2. The precision machine tool cutting and machining device according to claim 1, characterized in that, The outer cover (1) is equipped with a tool storage assembly (3) for storing different types of milling cutters (12). The outer cover (1) is equipped with a dust collection assembly (2) which extends out of the outer cover (1) to clean up the chips generated during cutting. The outer cover (1) is equipped with a control assembly (4) which controls the milling cutter (12) to perform automatic cutting by setting a program.

3. The precision mechanical foot cutting and machining device according to claim 1, characterized in that, A cooling fan (10) is rotatably mounted on the driver (9), and the cooling fan (10) is always facing the milling cutter (12).
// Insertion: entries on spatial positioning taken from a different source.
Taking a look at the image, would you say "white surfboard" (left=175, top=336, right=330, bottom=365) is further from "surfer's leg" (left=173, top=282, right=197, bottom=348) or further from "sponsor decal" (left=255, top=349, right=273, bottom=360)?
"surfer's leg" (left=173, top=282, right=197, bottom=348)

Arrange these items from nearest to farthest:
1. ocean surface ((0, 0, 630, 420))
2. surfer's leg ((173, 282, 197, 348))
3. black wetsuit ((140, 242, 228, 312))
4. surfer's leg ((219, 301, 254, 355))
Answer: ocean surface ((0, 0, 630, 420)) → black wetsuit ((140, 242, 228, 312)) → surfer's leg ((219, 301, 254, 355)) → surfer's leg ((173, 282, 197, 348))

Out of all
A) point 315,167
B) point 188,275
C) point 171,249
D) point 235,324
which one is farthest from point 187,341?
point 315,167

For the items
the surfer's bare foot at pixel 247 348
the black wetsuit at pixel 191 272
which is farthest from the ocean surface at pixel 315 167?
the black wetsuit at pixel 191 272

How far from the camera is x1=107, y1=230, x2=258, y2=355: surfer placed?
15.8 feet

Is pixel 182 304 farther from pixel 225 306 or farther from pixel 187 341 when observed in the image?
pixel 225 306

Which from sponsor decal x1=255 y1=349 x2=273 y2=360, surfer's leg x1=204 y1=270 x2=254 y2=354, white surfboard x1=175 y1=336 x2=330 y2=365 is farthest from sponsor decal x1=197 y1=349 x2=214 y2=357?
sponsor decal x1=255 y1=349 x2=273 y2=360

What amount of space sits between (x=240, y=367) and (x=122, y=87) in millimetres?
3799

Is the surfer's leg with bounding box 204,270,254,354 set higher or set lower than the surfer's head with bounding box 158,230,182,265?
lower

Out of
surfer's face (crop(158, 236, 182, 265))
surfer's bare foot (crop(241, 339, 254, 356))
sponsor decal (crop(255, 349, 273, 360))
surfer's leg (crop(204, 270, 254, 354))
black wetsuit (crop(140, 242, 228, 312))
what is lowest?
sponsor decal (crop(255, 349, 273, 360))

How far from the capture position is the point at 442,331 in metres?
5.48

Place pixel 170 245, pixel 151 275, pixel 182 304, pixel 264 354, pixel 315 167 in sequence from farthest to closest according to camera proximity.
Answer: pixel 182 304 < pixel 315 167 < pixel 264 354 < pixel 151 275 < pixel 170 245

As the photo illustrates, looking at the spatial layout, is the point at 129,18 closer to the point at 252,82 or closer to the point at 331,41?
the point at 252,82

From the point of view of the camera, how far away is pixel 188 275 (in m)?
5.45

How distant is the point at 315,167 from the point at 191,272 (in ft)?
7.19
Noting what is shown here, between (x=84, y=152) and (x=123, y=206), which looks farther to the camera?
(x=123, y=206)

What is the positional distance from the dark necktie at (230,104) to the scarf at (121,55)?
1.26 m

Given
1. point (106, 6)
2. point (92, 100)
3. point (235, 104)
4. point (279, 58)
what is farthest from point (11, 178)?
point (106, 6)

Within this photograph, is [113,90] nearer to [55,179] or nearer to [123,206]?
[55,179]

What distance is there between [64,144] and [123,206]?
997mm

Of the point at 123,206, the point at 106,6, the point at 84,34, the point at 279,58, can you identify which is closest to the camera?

4. The precision machine tool foundation cutting and machining device according to claim 1, characterized in that, Multiple chucks (20) are slidably mounted on the cylinder (18), and multiple staggered teeth (24) are fixedly mounted on the bottom of each chuck (20). A gear rail (23) that cooperates with the multiple staggered teeth (24) is rotatably mounted inside the cylinder (18), and multiple bevel gears (22) that mesh with the gear rail (23) are rotatably mounted on the cylinder (18).

5. The precision machining device for machined machine feet according to claim 1, characterized in that, A second wedge (39) is slidably mounted on the first wedge (38), and a connecting plate (41) is rotatably mounted on the second wedge (39). A drive module that cooperates with the connecting plate (41) is mounted on the base (17).
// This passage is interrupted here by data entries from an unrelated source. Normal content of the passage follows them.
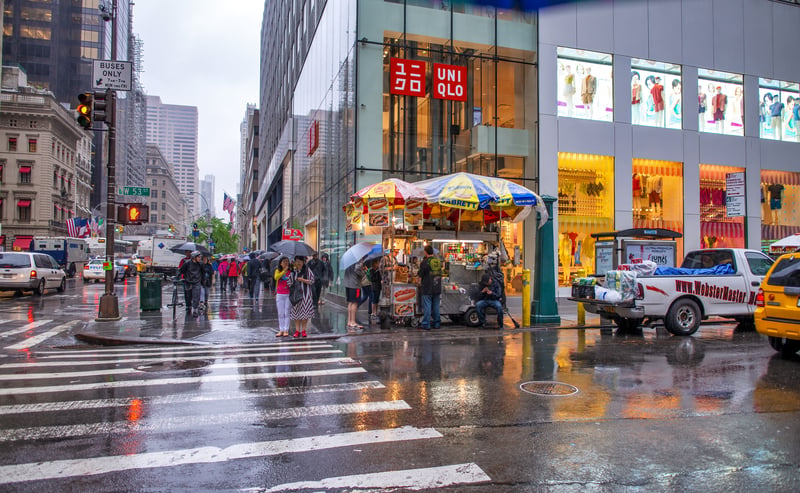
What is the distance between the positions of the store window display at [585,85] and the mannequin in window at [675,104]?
2748mm

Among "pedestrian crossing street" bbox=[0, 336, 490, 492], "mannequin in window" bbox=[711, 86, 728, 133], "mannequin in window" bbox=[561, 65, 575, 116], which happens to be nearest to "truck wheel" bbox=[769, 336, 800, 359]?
"pedestrian crossing street" bbox=[0, 336, 490, 492]

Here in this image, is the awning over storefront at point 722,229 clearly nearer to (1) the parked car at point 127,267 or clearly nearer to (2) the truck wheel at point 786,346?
(2) the truck wheel at point 786,346

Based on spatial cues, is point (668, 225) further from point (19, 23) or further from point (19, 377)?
point (19, 23)

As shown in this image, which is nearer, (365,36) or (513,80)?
(365,36)

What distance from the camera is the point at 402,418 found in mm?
5992

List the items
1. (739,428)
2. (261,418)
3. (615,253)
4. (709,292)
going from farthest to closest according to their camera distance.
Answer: (615,253)
(709,292)
(261,418)
(739,428)

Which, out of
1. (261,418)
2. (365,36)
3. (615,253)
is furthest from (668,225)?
(261,418)

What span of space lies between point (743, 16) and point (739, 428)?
2395cm

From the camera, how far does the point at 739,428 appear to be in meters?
5.63

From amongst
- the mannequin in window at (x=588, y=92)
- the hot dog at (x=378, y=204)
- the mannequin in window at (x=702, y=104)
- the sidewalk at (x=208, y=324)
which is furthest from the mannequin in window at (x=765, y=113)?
the hot dog at (x=378, y=204)

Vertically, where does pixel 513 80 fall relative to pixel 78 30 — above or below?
below

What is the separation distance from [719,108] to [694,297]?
14.0 metres

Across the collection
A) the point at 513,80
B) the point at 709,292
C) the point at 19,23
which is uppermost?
the point at 19,23

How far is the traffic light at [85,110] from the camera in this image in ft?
46.3
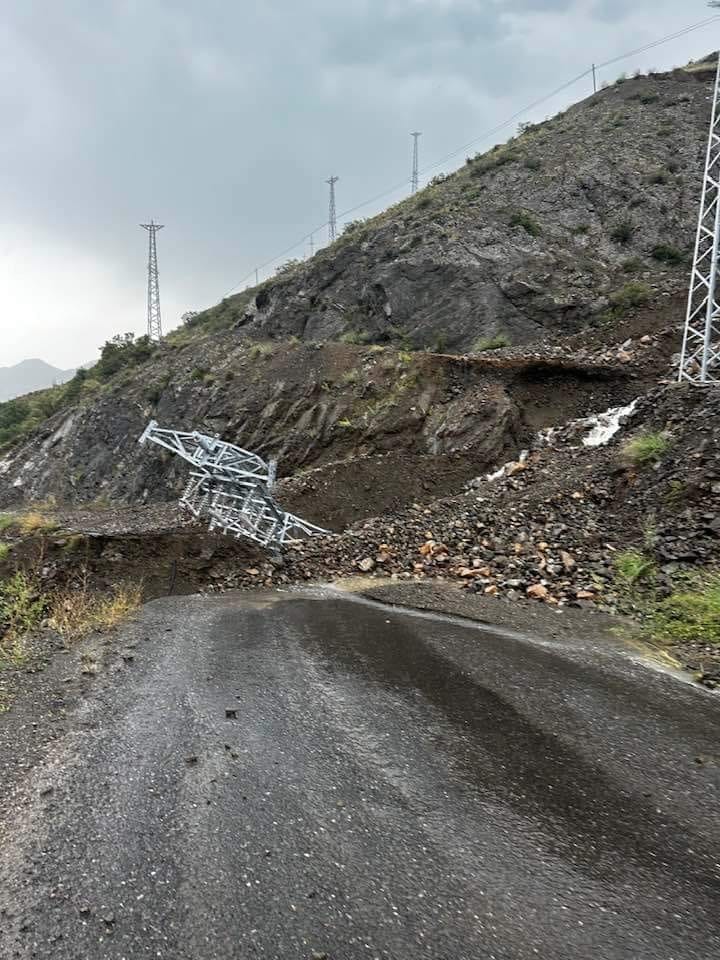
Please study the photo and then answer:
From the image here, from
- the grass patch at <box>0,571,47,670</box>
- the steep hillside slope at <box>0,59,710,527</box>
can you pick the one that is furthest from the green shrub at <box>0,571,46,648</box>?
the steep hillside slope at <box>0,59,710,527</box>

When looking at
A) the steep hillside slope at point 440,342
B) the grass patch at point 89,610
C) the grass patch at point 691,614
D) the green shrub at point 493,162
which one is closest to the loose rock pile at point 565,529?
the grass patch at point 691,614

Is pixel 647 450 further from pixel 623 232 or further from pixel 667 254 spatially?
pixel 623 232

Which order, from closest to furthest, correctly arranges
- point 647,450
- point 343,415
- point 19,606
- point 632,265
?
point 19,606, point 647,450, point 343,415, point 632,265

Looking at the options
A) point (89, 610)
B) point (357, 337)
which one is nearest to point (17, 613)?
point (89, 610)

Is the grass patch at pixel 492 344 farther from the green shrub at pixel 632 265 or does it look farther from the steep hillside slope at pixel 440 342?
the green shrub at pixel 632 265

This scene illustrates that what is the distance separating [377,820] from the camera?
143 inches

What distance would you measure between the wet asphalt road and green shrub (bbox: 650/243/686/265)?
1004 inches

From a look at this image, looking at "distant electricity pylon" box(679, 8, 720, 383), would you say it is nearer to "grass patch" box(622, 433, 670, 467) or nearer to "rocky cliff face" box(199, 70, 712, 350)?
"grass patch" box(622, 433, 670, 467)

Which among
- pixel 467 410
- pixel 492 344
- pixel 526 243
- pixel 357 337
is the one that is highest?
pixel 526 243

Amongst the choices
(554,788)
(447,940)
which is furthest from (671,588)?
(447,940)

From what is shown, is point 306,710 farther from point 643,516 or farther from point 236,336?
point 236,336

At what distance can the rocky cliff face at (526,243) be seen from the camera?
81.3 feet

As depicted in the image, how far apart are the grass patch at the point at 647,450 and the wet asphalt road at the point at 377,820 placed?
5.81 m

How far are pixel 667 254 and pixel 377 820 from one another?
29.3 m
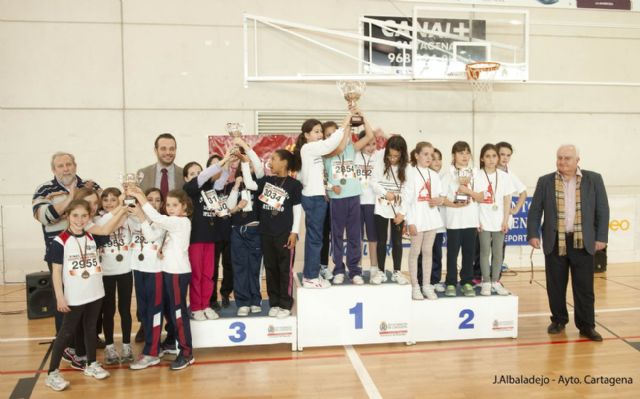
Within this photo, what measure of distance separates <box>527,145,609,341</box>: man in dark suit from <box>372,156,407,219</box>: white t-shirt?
126 cm

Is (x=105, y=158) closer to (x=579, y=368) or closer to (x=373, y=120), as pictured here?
(x=373, y=120)

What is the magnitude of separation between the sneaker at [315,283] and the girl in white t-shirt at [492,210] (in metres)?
1.52

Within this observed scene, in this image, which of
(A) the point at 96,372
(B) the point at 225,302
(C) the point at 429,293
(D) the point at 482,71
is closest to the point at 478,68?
(D) the point at 482,71

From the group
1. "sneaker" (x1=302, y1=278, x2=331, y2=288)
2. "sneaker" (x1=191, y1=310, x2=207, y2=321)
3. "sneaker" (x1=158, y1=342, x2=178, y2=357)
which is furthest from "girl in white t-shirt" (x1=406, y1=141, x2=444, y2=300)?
"sneaker" (x1=158, y1=342, x2=178, y2=357)

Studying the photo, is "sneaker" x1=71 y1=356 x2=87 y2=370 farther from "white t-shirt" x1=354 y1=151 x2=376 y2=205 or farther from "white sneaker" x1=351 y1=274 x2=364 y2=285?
"white t-shirt" x1=354 y1=151 x2=376 y2=205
6. The precision machine tool foundation cutting and machining device according to claim 5, characterized in that, The drive module includes two lead screws (37) rotatably mounted on the base (17). Each lead screw (37) has two nuts (40) threadedly mounted on it. The two nuts (40) on the same lead screw (37) are fixedly connected to the corresponding connecting plate (41). A motor (19) is fixedly mounted on the base (17). The motor (19) is driven by the two lead screws (37) through a gear set.
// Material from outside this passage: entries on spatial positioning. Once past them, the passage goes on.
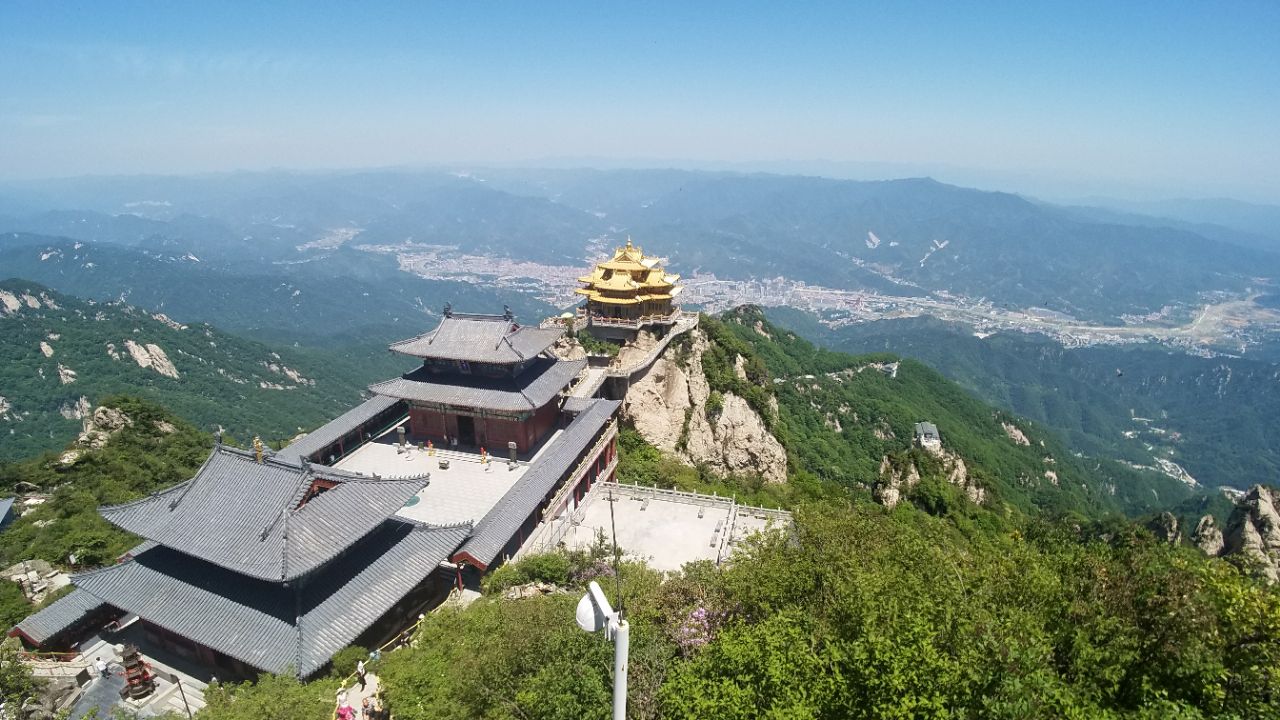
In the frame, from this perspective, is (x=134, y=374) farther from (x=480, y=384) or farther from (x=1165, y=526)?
(x=1165, y=526)

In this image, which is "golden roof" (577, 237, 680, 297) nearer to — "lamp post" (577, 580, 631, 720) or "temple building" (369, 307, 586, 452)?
"temple building" (369, 307, 586, 452)

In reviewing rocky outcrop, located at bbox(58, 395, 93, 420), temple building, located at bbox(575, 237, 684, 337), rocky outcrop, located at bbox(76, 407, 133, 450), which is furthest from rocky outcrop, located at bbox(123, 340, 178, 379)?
temple building, located at bbox(575, 237, 684, 337)

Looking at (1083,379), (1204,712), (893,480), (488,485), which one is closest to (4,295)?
(488,485)

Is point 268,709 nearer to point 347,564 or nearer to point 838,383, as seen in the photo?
point 347,564

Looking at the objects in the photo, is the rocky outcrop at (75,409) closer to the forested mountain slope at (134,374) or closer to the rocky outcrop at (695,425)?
the forested mountain slope at (134,374)

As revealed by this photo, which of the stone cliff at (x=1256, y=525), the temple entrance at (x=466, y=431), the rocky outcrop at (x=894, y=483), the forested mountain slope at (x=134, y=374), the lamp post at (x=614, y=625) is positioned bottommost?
the forested mountain slope at (x=134, y=374)

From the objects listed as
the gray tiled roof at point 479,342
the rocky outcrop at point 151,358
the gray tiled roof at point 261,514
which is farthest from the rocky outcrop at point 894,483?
the rocky outcrop at point 151,358
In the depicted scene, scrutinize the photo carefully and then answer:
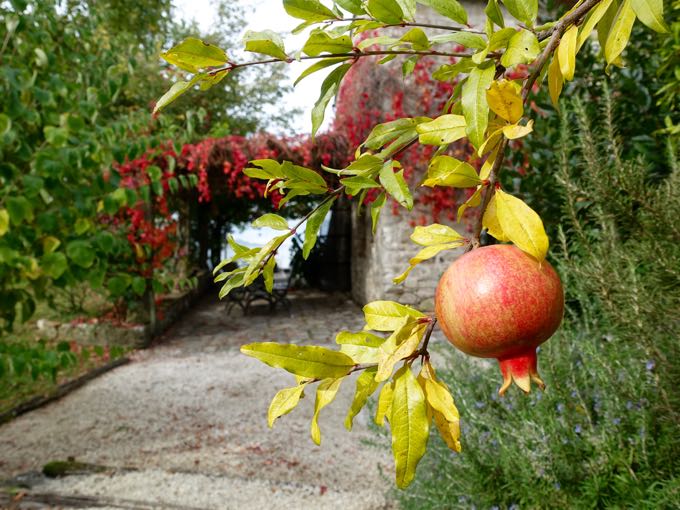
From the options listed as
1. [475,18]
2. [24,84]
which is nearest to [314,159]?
[475,18]

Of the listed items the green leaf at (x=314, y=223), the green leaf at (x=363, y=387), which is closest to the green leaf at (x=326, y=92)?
the green leaf at (x=314, y=223)

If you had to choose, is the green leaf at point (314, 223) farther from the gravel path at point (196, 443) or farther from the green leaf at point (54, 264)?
the green leaf at point (54, 264)

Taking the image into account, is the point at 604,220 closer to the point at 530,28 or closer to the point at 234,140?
the point at 530,28

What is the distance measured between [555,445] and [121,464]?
110 inches

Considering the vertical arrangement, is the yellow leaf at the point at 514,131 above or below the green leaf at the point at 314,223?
above

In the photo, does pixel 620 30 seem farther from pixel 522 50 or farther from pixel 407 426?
pixel 407 426

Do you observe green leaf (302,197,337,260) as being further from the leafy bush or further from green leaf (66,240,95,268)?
green leaf (66,240,95,268)

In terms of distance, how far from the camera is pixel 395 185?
0.62 metres

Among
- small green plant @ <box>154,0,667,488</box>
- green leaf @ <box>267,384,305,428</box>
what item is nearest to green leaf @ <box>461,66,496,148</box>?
small green plant @ <box>154,0,667,488</box>

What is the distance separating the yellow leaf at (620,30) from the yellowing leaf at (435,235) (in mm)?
239

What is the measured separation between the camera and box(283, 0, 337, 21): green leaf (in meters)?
0.59

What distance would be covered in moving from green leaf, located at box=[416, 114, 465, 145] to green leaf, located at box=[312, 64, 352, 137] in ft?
0.49

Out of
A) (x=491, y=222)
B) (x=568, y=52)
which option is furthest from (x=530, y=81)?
(x=491, y=222)

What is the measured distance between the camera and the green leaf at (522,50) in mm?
504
7. The precision machining apparatus for machined machine feet according to claim 5, characterized in that, The second wedge (39) is fixedly equipped with multiple convex-shaped limit cards, and the first wedge (38) is provided with a convex-shaped limit groove.

8. The precision machine tool cutting and machining device according to claim 1, characterized in that, The counterweight module includes two sliding rods that are slidably installed at the bottom of the cylinder (18). Each of the two sliding rods has a self-aligning ball (36) fixedly installed on it. Both self-aligning balls (36) are located outside the cylinder (18). The telescopic ends of the two straight cylinder hydraulic cylinders (35) are fixedly connected to the corresponding sliding rods.